> **Given text**

What did the Pinocchios of the Labor Party tell the public? They told them that the money was taken by Canberra and that was why the project had to stop. It is all in the Auditor-General's Report that it was this government's decision to stop the electrification of the Gawler line. It is not just the fact that the electrification was stopped; $46.6 million worth of infrastructure, scoping, studies and other important facets of that project were written off and have to be redone whenever the Salisbury to Gawler part of the electrification is completed.

Do not forget that this government promised to have the Adelaide to Salisbury line finished by the end of 2015, before the last election—that is what they promised. After the election, they pushed it out to 2017-18. We see that in the budget, but again it has been in the budget before and taken out of the budget. This government has form.

From memory, about 10 years ago there was the promise of a brand-new prison in South Australia. Even though it was in the budget (it was a PPP), the outcome of that promise was a multimillion dollar payment to those who had submitted tenders because at that time, if my memory is correct, the preferred bidder had not been chosen and so all three or four of them, whatever number of bidders there were, were given multimillion dollar payments by the state government basically to thank them for their time, the time this government had wasted in putting out tenders to do the job. Just because it is in the budget and just because the government says it is going to happen, do not believe that it is going to happen at all. Just look at the noses of those on the other side to see how much longer they are growing.

There are other budget measures in here, including the duplication of Main South Road. We understand that the request from the Treasurer to the Department of Transport was a complete surprise. It was not driven by the Department of Transport: it was driven by the Treasurer. The Treasurer wanted this project up, and that was why it was pushed out to the very end of the forward estimates process. It will be very interesting in the budget estimates process to get some more information about when the planning started for this project, when the decision was made to start the project and on what basis.

We absolutely support the project. It was the first thing that Andy Gilfillan, our candidate in the seat of Mawson, raised when he won preselection for his seat. He said that he wanted to talk about the duplication of Main South Road. He had all the correct details about the increase in traffic, the benefits for tourism and how it is important for people living in the south to have a safe road to get into the city, because we know that the northern end of Main South Road down to Cape Jervis is a growing commuter suburb.

> **Dataset entries**

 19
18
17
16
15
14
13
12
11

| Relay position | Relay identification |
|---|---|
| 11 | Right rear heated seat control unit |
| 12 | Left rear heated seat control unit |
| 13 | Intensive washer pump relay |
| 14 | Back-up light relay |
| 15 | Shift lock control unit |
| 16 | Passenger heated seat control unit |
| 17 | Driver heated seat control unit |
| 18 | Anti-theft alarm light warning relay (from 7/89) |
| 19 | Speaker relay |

--

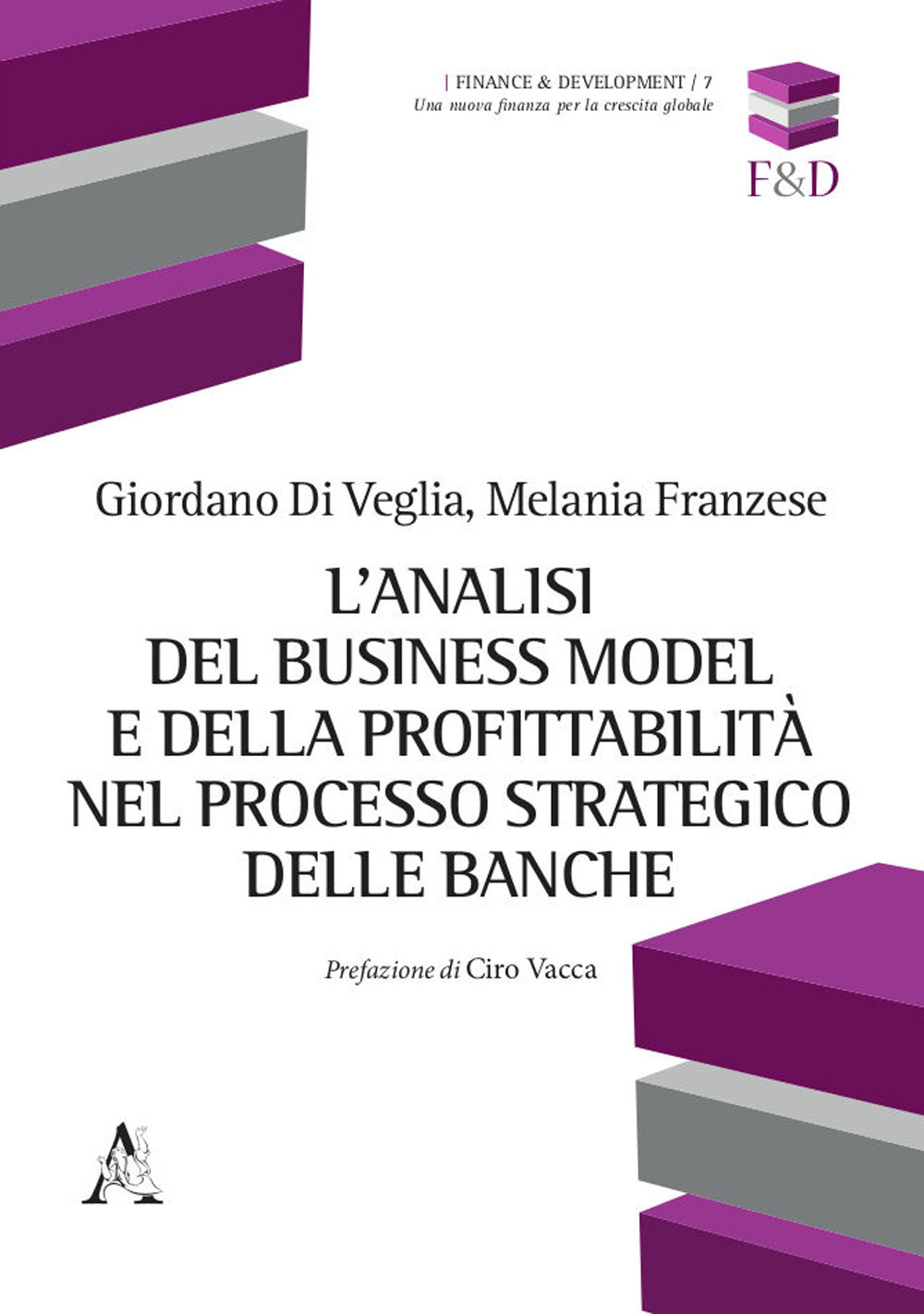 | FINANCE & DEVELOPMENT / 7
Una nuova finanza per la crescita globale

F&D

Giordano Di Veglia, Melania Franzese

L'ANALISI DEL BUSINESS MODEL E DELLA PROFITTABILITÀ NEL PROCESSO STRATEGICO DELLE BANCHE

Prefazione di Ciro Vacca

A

> **Exercise tasks**
• 1. Duplicate the passage of the budget speech between "We absolutely support" and "growing commuter suburb.", inclusive.
• 2. Condense the paragraph of the budget speech beginning "There are other budget measures in here" into a shorter version that keeps its main facts.
• 3. Write the next part of the budget speech, picking up after its final sentence.
None of the items are needed for this work.

> **Replies**
• 1.
We absolutely support the project. It was the first thing that Andy Gilfillan, our candidate in the seat of Mawson, raised when he won preselection for his seat. He said that he wanted to talk about the duplication of Main South Road. He had all the correct details about the increase in traffic, the benefits for tourism and how it is important for people living in the south to have a safe road to get into the city, because we know that the northern end of Main South Road down to Cape Jervis is a growing commuter suburb.

• 2. The budget includes duplication of Main South Road. The request for it came from the Treasurer, not the Department of Transport, which was completely surprised by it. Because the Treasurer wanted the project up, it was pushed out to the very end of the forward estimates process. The budget estimates process should reveal when planning started, when the decision to begin was made and on what basis.

• 3.
We support that, but we question why, of a $305 million project, we will see only $100 million in the forward estimates, of which only $25 million, the first of the money, start to be spent in 2019-20. If this is something that the government had been planning through the proper processes, why is it that the work on the roundabouts was planned? We know that South Australians become very frustrated when they see money being spent on infrastructure and then that infrastructure is trashed and replaced by new infrastructure because they have changed the way it was happening.

A classic example of that is the tram overpass on South Road where the tramline was closed down for a period of about six to nine months (I cannot remember how long it was). They could have built that overpass or even an underpass when the tram was not working while they built the Gallipoli underpass on Anzac Highway. Then, of course, they got to the stage where they thought, 'Gee, once this Gallipoli underpass is finished we're going to have a situation where people are going to have that smooth run underneath Anzac Highway on South Road and then the boom gates are going to come down because the tram is going to be crossing.'

I was on the Public Works Committee at that time, and I have to say how shocked I was that it was seen to be an afterthought, something that should have been done at the time of the closure of the rail line for the new track work when they were preparing for the new trams to come into Adelaide as part of the extension beyond Victoria Square and the Adelaide Railway Station. They have had plenty of opportunity to separate the grade between the tram and South Road without interrupting the locals, without bulldozing or cutting down 80-year-old street trees. They had to cut down those street trees not for the overpass but for the temporary tracks they laid either side of the overpass so that the tram could continue to run while the overpass was being built.

When the Public Works Committee received the report for the bridge, it did not include the bikeway because that was added at the last minute after furious concerns, and rightly so, from those in bicycle user groups who just could not believe that this bridge was going up and there was no facility for bikes to get across South Road. We saw just how inconvenient and dangerous that was, and how it is now, with that bikeway across South Road being closed while the department is still working out how they can fix the bridge.

We know that added about $4 million to the cost of the bridge. We also know that within seven years it virtually collapsed. It got to a stage where they had to immediately close down the traffic on South Road for close to three or four days, I think it was, so that they could make it safe and prevent it from falling on traffic below, once they opened South Road, and to protect pedestrians near the bridge. When I went out there to inspect it, they were so concerned about it that no-one was allowed to walk underneath it. It was all fenced off and you were not allowed to walk underneath it. It was an extraordinary situation.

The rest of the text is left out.